Trudeau parie que nous ne ferons que japper
Facal

On s’indigne avec raison de la nomination d’Amira Elghawaby au poste de responsable fédérale de la lutte contre l’islamophobie après ses propos sur les Québécois.
Tout indique que Justin Trudeau la maintiendra en poste.
S’il reculait, il mécontenterait sa base électorale la plus fidèle, cette frange du multiculturalisme pour laquelle Mme Elghawaby n’a fait que dire tout haut ce que tout bon Canadien devrait savoir : que les Québécois sont des islamophobes et des racistes.
- Écoutez Joseph Facal via QUB radio :
Peur
Trudeau fait le pari, qu’il remportera sans doute, que cette tempête passera rapidement.
Il sait que nombre de Québécois avalent tout.
Les uns minimiseront et passeront l’éponge, les autres prêcheront le réveil dans le désert.
Un documentaire sur la vie de Jacques Parizeau, intitulé Jacques Parizeau et son pays imaginé, est présentement en salle.
Le testament que Jacques Parizeau a légué à son peuple après avoir échoué à faire naître le pays du Québec tient en trois mots : n’ayez pas peur.
Il avait compris : la peur, voilà le fond de l’affaire.
Pourquoi sont-ils si nombreux à insulter à répétition les Québécois francophones?
Parce qu’ils savent qu’il n’y a pas de prix à payer.
Pourquoi n’y a-t-il pas de prix à payer?
Parce qu’ils sont aussi très nombreux les Québécois tétanisés par la peur, paralysés par la soumission, comme les fidèles qui baisaient jadis la bague de l’évêque (dixit un lecteur).
La peur de voler de leurs propres ailes, de s’affranchir, d’assumer leur liberté politique et leurs responsabilités.
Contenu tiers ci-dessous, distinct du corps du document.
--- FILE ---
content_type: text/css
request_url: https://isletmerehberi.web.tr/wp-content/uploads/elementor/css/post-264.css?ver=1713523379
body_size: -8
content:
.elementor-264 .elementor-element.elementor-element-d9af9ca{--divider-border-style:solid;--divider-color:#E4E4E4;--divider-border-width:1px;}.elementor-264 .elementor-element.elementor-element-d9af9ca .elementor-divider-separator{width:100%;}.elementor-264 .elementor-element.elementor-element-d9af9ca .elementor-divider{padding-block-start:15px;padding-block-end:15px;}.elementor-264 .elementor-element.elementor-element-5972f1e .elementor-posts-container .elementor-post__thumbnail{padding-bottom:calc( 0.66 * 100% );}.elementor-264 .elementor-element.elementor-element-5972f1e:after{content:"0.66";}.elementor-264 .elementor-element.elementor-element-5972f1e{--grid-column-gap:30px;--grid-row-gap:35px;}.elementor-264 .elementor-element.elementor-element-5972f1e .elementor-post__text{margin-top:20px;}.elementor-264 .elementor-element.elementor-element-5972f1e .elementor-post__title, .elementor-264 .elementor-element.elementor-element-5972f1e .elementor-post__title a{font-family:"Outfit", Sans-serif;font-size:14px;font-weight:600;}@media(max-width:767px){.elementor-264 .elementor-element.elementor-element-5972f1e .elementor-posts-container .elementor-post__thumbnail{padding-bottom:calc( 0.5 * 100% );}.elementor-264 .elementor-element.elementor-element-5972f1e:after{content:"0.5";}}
Évidemment, cette peur a changé de visage avec le temps.
Richard Martineau me demandait quels films québécois étaient les plus révélateurs de ce que nous sommes.
Pour lui, c’était Le Confort et l’Indifférence (1981), dont le titre dit tout.
J’ai répondu Les Ordres (1974) et Elvis Gratton (1981).
Les Ordres relate les destins croisés de quatre individus arrêtés pendant la crise d’Octobre de 1970.
À l’époque, les instruments de la peur étaient l’armée canadienne dans les rues et la police arrêtant des innocents dans leurs domiciles.
Aujourd’hui, la peur se déguise en gros bon sens, en «ouverture au monde», en calcul comptable simpliste : hey, nous recevons de la péréquation, on serait fous d’y renoncer!
L’argent achète notre soumission, notre à-plat-ventrisme, notre infinie capacité à nous raconter des histoires pour fuir nos responsabilités et nous mépriser nous-mêmes.
Elvis Gratton, lui, incarne le colonisé fier de son ignorance, qui aime l’étaler, qui admire ceux qui le méprisent, qui ne réalise pas que ses maîtres rient de lui quand il a le dos tourné, quand ils ne lui rient pas en pleine face... en attendant qu’il se mette, avec eux, à rire de lui-même.
Valets
Aimé Césaire ouvre son Discours sur le colonialisme (1950) par ces mots célèbres :
«Je parle de millions d’hommes à qui on a inculqué savamment la peur, le complexe d’infériorité, le tremblement, l’agenouillement, le désespoir, le larbinisme.»
Son propos, finalement, n’a pas tant vieilli. J’ajouterais l’oubli et l’ignorance de l’Histoire.